Some Google employees believe they found evidence that Google’s plans to launch a censored search engine — codenamed “Dragonfly” — in China are still ongoing, according to a new report from The Intercept. Google’s CEO Sundar Pichai told US regulators last year that Google had “no plans” to launch the censored search engine “right now.” But some Google employees, unsatisfied and suspicious, have found internal evidence that suggests development has continued.
Employees spotted around 500 changes to Dragonfly-related code in December. Another 400 changes were made to the code in January, indicating to the employees that the project was still ongoing. They also investigated the company budgeting plans and saw that about 100 workers were still grouped under the budget associated with Project Dragonfly.

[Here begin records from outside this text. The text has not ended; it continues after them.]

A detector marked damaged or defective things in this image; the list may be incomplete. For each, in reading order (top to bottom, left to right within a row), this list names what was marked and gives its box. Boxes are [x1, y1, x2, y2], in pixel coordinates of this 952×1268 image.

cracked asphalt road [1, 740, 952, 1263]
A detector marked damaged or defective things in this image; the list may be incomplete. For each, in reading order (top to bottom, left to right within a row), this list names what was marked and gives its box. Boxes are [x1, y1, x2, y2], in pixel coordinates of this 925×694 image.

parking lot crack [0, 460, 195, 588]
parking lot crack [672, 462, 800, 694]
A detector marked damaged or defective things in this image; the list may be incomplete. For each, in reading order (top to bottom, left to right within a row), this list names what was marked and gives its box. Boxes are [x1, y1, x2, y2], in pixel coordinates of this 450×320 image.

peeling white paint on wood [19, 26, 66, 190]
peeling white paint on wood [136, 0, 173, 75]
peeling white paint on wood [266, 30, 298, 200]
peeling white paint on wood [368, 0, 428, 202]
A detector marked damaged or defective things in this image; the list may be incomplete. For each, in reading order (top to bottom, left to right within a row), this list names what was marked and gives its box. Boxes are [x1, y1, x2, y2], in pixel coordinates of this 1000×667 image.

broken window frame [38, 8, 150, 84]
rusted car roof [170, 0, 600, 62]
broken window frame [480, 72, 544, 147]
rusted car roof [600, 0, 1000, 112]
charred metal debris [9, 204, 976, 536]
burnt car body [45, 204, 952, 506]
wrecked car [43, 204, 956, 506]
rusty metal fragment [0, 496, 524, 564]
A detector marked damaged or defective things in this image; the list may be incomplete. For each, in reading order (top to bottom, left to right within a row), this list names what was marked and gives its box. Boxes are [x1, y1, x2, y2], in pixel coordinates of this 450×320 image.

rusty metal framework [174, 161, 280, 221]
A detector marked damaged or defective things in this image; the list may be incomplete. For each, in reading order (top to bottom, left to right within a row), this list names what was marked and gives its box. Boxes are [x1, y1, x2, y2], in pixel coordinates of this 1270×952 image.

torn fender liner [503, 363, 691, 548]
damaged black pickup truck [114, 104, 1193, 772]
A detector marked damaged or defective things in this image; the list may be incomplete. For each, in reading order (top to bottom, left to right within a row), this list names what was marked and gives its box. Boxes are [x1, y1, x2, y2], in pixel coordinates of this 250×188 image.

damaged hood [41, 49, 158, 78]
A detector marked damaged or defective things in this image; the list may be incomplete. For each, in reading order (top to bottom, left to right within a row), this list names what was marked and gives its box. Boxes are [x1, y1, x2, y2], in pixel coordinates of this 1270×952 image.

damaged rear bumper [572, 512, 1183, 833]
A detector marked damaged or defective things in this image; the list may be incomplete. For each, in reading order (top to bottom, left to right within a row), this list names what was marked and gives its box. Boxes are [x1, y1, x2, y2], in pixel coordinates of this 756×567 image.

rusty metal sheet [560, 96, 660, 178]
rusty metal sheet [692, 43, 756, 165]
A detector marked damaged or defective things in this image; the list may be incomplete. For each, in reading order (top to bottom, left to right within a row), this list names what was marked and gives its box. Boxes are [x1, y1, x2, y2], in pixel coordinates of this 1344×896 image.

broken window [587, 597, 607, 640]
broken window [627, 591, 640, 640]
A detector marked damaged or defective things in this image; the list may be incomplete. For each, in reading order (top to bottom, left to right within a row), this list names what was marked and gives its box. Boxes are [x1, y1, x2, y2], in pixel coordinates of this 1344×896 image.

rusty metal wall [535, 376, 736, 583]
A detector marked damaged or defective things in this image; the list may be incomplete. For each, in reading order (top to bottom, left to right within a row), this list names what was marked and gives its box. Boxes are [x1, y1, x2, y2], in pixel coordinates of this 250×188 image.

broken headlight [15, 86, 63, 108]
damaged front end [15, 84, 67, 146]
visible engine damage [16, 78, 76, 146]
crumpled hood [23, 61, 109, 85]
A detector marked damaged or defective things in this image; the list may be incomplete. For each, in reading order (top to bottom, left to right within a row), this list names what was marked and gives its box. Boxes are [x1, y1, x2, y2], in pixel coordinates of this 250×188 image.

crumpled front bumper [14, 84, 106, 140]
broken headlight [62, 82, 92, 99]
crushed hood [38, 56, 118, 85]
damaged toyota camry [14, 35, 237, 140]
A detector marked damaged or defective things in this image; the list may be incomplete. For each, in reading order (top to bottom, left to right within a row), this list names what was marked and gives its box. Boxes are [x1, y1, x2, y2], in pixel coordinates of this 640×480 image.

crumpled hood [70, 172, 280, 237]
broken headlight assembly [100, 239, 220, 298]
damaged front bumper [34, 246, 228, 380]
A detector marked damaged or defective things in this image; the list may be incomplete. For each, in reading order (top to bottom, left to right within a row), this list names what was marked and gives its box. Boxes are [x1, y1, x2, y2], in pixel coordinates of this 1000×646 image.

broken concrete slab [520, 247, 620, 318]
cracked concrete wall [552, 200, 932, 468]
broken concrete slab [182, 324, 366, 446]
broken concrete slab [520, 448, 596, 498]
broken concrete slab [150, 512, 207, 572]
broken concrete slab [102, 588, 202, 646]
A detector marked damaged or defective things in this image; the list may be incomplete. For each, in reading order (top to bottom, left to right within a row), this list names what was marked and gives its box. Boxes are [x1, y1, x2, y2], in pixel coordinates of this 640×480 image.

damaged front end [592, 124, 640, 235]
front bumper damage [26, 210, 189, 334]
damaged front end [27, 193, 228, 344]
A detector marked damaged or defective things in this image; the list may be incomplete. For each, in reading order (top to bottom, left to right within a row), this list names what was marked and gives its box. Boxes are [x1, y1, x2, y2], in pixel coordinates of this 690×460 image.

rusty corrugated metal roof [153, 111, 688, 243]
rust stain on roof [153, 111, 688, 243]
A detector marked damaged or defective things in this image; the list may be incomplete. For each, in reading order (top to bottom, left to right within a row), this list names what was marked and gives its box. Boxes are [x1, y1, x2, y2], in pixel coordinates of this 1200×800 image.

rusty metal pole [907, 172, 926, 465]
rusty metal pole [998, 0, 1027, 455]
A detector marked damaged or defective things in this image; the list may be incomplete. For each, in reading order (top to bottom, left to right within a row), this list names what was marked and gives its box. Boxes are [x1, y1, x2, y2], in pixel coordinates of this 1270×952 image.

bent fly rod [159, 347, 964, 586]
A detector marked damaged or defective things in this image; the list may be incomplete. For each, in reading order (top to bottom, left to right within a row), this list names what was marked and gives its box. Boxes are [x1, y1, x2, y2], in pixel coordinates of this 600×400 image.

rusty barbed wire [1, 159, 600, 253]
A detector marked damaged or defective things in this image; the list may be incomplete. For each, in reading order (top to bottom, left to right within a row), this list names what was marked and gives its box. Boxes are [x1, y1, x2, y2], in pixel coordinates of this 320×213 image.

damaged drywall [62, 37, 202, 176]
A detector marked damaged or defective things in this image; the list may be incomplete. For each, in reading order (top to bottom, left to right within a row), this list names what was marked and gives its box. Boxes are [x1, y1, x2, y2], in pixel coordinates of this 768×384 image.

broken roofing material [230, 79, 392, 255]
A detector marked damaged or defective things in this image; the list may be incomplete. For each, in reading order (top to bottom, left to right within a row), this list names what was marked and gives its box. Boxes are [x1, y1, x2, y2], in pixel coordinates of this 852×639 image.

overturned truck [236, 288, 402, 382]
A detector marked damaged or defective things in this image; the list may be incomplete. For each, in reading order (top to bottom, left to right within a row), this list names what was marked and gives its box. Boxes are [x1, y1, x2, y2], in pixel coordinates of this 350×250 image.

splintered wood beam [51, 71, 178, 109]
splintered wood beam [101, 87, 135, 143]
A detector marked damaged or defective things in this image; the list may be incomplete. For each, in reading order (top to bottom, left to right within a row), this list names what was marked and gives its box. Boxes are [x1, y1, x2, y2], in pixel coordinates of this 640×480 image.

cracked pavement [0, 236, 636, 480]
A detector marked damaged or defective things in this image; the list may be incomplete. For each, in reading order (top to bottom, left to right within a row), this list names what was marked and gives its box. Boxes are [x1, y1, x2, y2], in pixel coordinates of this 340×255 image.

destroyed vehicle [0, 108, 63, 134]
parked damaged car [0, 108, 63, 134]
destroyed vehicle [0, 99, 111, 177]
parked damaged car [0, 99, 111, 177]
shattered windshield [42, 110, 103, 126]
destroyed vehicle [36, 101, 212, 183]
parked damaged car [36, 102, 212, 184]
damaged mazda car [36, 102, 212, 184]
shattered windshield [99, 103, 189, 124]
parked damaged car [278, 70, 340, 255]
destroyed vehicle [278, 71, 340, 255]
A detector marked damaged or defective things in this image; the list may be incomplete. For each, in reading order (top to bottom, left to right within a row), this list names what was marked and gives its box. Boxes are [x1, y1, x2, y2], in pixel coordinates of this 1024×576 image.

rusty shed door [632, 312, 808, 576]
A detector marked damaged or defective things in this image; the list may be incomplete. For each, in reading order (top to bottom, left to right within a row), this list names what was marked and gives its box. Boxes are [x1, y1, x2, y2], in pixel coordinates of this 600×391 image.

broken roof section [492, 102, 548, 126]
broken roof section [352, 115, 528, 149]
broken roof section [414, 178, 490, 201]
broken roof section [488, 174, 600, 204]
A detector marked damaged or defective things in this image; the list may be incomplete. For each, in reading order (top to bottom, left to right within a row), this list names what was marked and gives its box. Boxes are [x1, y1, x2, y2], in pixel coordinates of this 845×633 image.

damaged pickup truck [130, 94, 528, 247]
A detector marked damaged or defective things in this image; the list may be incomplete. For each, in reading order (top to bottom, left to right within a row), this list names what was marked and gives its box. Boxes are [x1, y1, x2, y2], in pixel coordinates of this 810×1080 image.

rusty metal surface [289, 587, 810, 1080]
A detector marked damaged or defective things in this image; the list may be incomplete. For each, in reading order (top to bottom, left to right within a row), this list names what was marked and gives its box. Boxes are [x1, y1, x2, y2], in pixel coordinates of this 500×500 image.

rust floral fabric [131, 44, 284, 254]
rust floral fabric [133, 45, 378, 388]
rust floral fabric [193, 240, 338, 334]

Reached for comment, Google denied that work had continued on Dragonfly. “This speculation is wholly inaccurate. Quite simply: there’s no work happening on Dragonfly,” a Google representative told The Verge. “As we’ve said for many months, we have no plans to launch Search in China and there is no work being undertaken on such a project. Team members have moved to new projects.”
The search engine would have censored sensitive political topics
The censored search project would have offered China a search engine that blocked results for sensitive topics. Those topics would likely have included Xinjiang, Tibet, and the Tiananmen Square massacre, based on what is already censored for existing search engines that operate in China.
It’s possible that the code changes were just the finishing touches to bring the project to an end. But it’s possible that the code changes mean the project hasn’t halted, despite Pichai’s claims. One Google software engineer told The Intercept he suspected that Pichai might be waiting for the outrage over the project to taper off before starting the plans again under a new codename.
Google is currently blocked in China. According to The Intercept’s initial reporting, Dragonfly was meant to give Google a way back into the country, giving it access to a large user base, and giving Chinese internet users access to more information. Over a thousand Google employees have protested the project by signing an open letter highlighting the human rights abuses Google would become complicit in if Dragonfly were to launch. Several Google employees have also quit partly over the lack of transparency surrounding Project Dragonfly. Google publicly backed off on the project in December.
Update March 4th, 2:44PM ET: This article was updated with comment from Google.